I learned to cope with dirty dishes, a toilet seat that was often up instead of down and a living room decorated with odd objects the guys had picked up while in Oxford (caution tape, a golf club, a lone tennis shoe, a Star Wars cardboard cutout and other random paraphernalia).

The boys, to their credit, often cooked for me, helped me map excursions out of Oxford and even acquiesced to watching “The Breakfast Club” instead of “Sons of Anarchy” (one time).

By the end of my Oxford term, I was genuinely sad (and might have even shed a few tears) when I said goodbye to my housemates.

The friendship we formed over the weeks we lived together was a strong one, built on playful banter and, especially with my two French housemates, various exchanges of earnest cultural comparisons.

Some of my favorite moments while abroad were quite simple ones like journaling near a sunlit window in my favorite coffee shop, and chatting with friends amidst the hustle and bustle of a cozy pub while waiting on an order of fish and chips.

View from the top of the New College Bell Tower. Photo courtesy of Travis

One of my favorite sights, though, was the view from the top of my college’s bell tower. After braving a dark, treacherously narrow spiral staircase, I emerged at the top of the tower, drinking in, for the first time, the sight of the tops of some of Oxford’s most iconic buildings, spread out before me in all their historic majesty.

I snapped an obligatory picture, and while it captures a snippet of the beauty, the entire 360-degree view is breathtakingly unparalleled.

It brought to mind a quote by William Butler Yeats that a good friend had shared with me shortly before I left Lexington in the fall: “I wonder anybody does anything at Oxford but dream and remember, the place is so beautiful. One almost expects the people to sing instead of speaking. It is all like an opera.”

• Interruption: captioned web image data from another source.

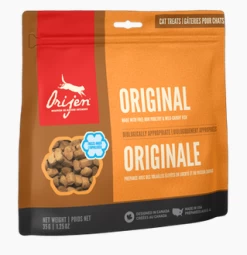 Freeze Dried Cat Treats, Original Orijen 35g (1.25oz)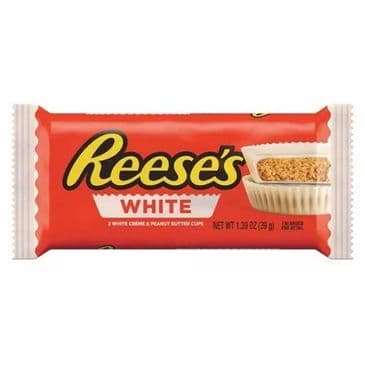 Reese's White Choc Peanut Butter Cups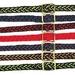 Martha Josey Super Knot Barrel Reins - Solids And Stripes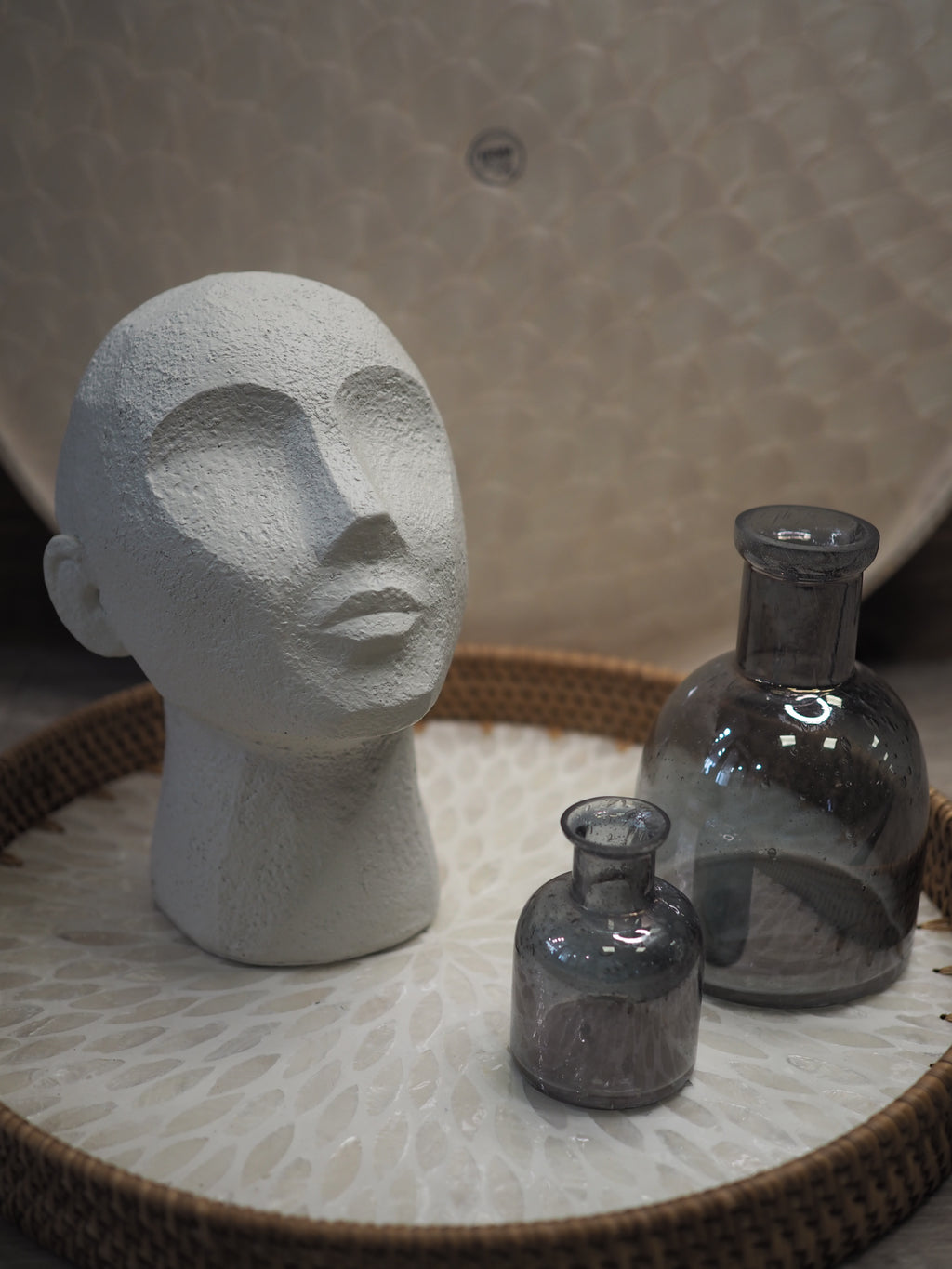 Female head ornament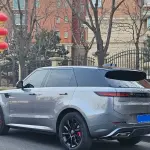 Land Rover Sport 2024 из Китая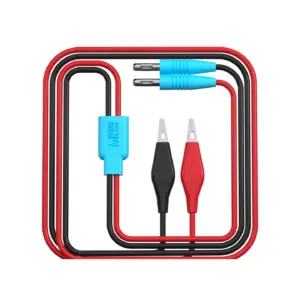 11A Copper Alligator Test Power Cable for Motherboards 11 S8c748ccac0f54bdc99e4e6b26080646ec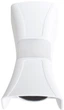 Фасадний світильник Brille AL-613/2х3W+1W WW LED IP54 WH (34-498) - зображення 1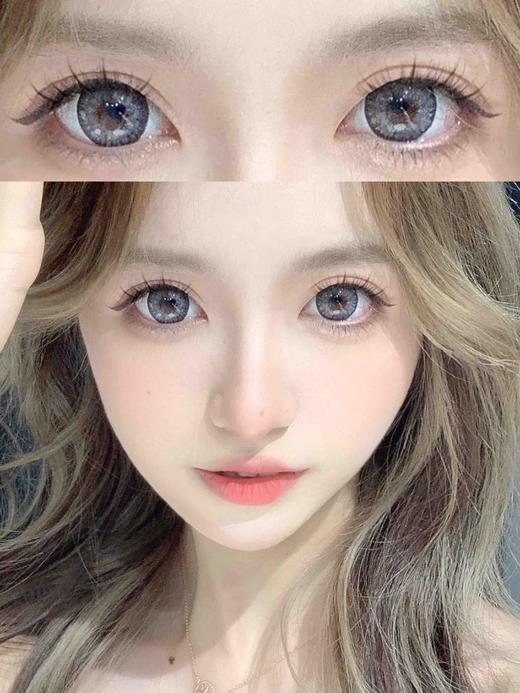 迷人·朦胧烟灰「含硅水凝胶」年抛型 商品图0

That view, that scene, is a memory I hope to fondly dream about and remember for years to come.

To other students who have committed to going abroad for a semester: congratulations!

My biggest piece of advice (and one I wish I had taken more seriously) would be to take a step back from technology and social media while abroad.

There will be plenty of time for Fancy Dress and Blue Ridge sunsets and all of the wonderful things about W&L when you return to campus. Embrace your current situation wholeheartedly. Make the most of it. Drink it all in.